Supply chain problems that were once mere annoyances could soon become a matter of life and death in some parts of the world. According to the International Food Policy Research Institute, Russia and Ukraine combine to export 12% of the world’s food calories.
In particular, wheat and corn may get very scarce (and expensive) in the months ahead.
And, of course, everyone knows what’s going on with gasoline prices.
I know it seems a bit ghoulish to discuss how the heartbreaking and horrific humanitarian crisis caused by Russia’s invasion of Ukraine affects the investing world. But, rationally speaking, it’s during these turbulent times that investors must show resolve and not be swayed into emotional decisions that damage their long-term plans.
It’s a difficult (and off-putting) subject, but one with an easy answer: Don’t change anything about your investing approach and mindset.

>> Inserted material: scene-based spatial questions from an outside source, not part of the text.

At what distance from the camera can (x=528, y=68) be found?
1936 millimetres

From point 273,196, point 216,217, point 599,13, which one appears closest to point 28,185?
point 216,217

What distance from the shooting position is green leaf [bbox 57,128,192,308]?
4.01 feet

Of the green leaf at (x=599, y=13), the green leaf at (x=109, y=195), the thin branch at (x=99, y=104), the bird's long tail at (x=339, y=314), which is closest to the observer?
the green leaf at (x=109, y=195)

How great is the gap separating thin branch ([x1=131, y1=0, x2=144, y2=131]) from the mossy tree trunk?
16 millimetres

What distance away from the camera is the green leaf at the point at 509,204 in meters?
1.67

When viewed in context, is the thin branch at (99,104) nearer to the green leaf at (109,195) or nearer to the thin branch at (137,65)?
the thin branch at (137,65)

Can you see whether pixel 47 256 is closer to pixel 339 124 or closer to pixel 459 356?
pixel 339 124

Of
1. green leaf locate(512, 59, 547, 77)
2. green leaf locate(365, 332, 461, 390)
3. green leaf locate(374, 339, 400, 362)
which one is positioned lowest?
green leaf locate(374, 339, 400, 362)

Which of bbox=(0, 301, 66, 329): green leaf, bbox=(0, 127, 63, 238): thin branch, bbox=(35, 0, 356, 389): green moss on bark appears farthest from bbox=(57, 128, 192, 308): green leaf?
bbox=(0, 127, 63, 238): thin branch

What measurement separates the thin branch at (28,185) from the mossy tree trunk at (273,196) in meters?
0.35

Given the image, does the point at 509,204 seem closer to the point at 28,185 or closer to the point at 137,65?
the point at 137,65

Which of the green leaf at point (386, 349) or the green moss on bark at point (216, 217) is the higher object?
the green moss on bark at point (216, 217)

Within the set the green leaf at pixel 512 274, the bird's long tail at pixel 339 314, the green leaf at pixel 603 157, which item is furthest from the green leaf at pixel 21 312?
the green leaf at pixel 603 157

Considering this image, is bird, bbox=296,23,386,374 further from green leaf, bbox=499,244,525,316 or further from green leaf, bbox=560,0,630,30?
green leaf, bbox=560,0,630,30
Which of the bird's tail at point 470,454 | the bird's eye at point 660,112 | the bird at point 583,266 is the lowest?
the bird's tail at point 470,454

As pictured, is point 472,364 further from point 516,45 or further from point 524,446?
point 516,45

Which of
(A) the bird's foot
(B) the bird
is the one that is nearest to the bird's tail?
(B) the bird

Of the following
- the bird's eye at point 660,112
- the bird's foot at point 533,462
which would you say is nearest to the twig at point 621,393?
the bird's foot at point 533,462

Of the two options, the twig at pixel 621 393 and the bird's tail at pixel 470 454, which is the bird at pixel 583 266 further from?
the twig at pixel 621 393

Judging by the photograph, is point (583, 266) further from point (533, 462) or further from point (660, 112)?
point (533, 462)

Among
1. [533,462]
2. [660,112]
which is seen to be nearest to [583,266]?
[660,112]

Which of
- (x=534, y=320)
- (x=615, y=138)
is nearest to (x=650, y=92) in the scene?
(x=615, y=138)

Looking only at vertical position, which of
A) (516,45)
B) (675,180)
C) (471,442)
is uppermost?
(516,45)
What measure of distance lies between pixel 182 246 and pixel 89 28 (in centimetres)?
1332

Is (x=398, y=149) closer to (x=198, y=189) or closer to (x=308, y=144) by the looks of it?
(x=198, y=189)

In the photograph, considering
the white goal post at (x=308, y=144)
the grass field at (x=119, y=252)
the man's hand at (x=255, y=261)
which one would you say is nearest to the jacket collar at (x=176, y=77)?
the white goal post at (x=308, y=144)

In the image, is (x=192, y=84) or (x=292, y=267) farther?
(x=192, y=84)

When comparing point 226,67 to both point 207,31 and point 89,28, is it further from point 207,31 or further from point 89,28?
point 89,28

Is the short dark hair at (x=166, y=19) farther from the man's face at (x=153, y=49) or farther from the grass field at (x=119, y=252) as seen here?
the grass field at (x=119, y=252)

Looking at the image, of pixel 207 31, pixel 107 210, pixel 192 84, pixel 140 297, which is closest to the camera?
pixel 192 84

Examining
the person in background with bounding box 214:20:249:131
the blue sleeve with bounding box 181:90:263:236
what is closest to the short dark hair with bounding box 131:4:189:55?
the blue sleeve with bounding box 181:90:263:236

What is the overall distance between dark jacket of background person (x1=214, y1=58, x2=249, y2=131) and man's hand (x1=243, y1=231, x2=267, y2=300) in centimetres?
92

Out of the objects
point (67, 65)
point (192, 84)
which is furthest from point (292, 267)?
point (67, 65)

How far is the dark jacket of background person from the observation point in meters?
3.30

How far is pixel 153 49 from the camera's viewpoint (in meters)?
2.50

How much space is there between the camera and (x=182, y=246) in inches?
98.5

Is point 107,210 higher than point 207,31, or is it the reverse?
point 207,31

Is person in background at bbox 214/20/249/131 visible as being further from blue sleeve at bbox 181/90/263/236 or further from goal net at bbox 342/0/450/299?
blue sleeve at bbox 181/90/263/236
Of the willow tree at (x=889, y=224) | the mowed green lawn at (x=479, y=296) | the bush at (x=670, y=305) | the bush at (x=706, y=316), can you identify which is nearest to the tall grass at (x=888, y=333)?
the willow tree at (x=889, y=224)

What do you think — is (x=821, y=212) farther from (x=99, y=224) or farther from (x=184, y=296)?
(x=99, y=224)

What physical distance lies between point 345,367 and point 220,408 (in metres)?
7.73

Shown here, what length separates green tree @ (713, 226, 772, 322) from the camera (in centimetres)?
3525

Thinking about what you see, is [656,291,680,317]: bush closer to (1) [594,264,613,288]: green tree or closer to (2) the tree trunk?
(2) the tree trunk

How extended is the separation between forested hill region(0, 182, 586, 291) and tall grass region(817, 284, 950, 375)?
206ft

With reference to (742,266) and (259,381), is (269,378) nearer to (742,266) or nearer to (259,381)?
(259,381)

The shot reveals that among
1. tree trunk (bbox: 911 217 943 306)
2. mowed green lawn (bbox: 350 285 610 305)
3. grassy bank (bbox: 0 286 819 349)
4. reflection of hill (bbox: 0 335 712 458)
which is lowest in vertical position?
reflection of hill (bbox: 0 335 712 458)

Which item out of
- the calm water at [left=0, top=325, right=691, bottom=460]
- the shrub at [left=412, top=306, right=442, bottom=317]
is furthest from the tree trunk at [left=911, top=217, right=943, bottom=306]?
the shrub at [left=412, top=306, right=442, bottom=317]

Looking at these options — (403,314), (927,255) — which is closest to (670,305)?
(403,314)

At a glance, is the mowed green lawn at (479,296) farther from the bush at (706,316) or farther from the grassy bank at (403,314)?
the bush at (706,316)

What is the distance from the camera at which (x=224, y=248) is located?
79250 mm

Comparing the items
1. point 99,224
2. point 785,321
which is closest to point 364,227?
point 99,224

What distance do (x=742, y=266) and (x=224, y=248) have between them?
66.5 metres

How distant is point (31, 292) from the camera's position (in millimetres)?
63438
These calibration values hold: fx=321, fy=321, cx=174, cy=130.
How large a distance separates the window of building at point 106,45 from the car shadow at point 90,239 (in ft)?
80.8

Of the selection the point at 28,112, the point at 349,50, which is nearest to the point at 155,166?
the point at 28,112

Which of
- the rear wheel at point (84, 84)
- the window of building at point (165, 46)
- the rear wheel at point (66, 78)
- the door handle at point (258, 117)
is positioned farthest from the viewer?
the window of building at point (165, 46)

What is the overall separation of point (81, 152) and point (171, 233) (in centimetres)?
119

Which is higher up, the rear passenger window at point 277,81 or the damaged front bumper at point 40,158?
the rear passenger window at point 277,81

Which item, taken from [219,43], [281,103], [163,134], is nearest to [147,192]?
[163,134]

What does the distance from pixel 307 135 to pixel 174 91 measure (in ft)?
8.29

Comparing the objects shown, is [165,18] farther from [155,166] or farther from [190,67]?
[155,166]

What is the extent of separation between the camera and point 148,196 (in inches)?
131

The companies I’m predisposed to invest in — blue-chips with strong balance sheets and growing dividends — are exactly the ones best suited to weather volatile situations.
No panic selling or speculating on commodities (like oil or wheat) here. I’ll leave it to others to sift through growth companies trading at 100x earnings in search of the few destined to defy the odds and provide outsized returns.
That might limit the upside of my investments, but it makes it much easier to sleep at night.
My advice: Stick with good, old-fashioned value investing and remember that, in the long run, the good news always outweighs the bad.
Moves made in haste, particularly in response to emotional news of the day, are unlikely to work out in your favor.
You’ll no doubt be shocked to hear this, but I have a Warren Buffett quote for this occasion:
“Over the long term, the stock market news will be good. In the twentieth century, the United States endured two world wars and other traumatic and expensive military conflicts; the Depression; a dozen or so recessions and financial panics; oil shocks; a flu epidemic; and the resignation of a disgraced president. Yet the Dow rose from 66 to 11,497.”
One small addendum: The past few weeks have only reinforced my preference to invest in American (and British) companies only.
Pity those poor investors who hold stock in Russian companies and now face a total wipeout through no fault of their own. Who could have known that, in the span of a few weeks, Russia would be ejected from the global financial system and the trading of Russian ADRs would be halted?
So I just sidestep this whole geopolitical rigamarole by sticking with American stock.
Coincidentally, this also explains why I avoid Alibaba — even though it has dropped into deep value range.
PARA jumped more than 10% on Monday, possibly on the perception that the company is positioning itself as an attractive acquisition target for another streaming service.
Whatever the reason, it’s been a long hard slog for Paramount bulls and it’s nice to see the market occasionally throw us a bone.
Also, on Tuesday, Paramount CFO Naveen Chopra spoke at a Deutsche Bank conference and strongly defended the company’s content library.
“I think there are a lot of companies out there [that] would love to have our portfolio of content and, importantly, well-known IP.”
Paramount’s well-known IP — and a massive library of legacy content built up over nearly 75 years in the television biz — are a huge advantage in the streaming wars. While some rivals (namely Netflix, Apple, and Amazon) need to build a library of content from the ground up, Paramount sits on a TON of legacy content.
Another interesting facet from Chopra’s talk: Paramount+’s investment in sports programming (NFL, UEFA Champions League, Serie A, etc.) is really paying off. In the United States, sports viewers “turn into our highest long-term value subs, especially when we get them into that second piece of content,” he said.
The week is still young, but it’s been a good one for Paramount so far.
Disclosure: This is not financial advice. I am not a financial advisor. Do your own research before making any investment decisions.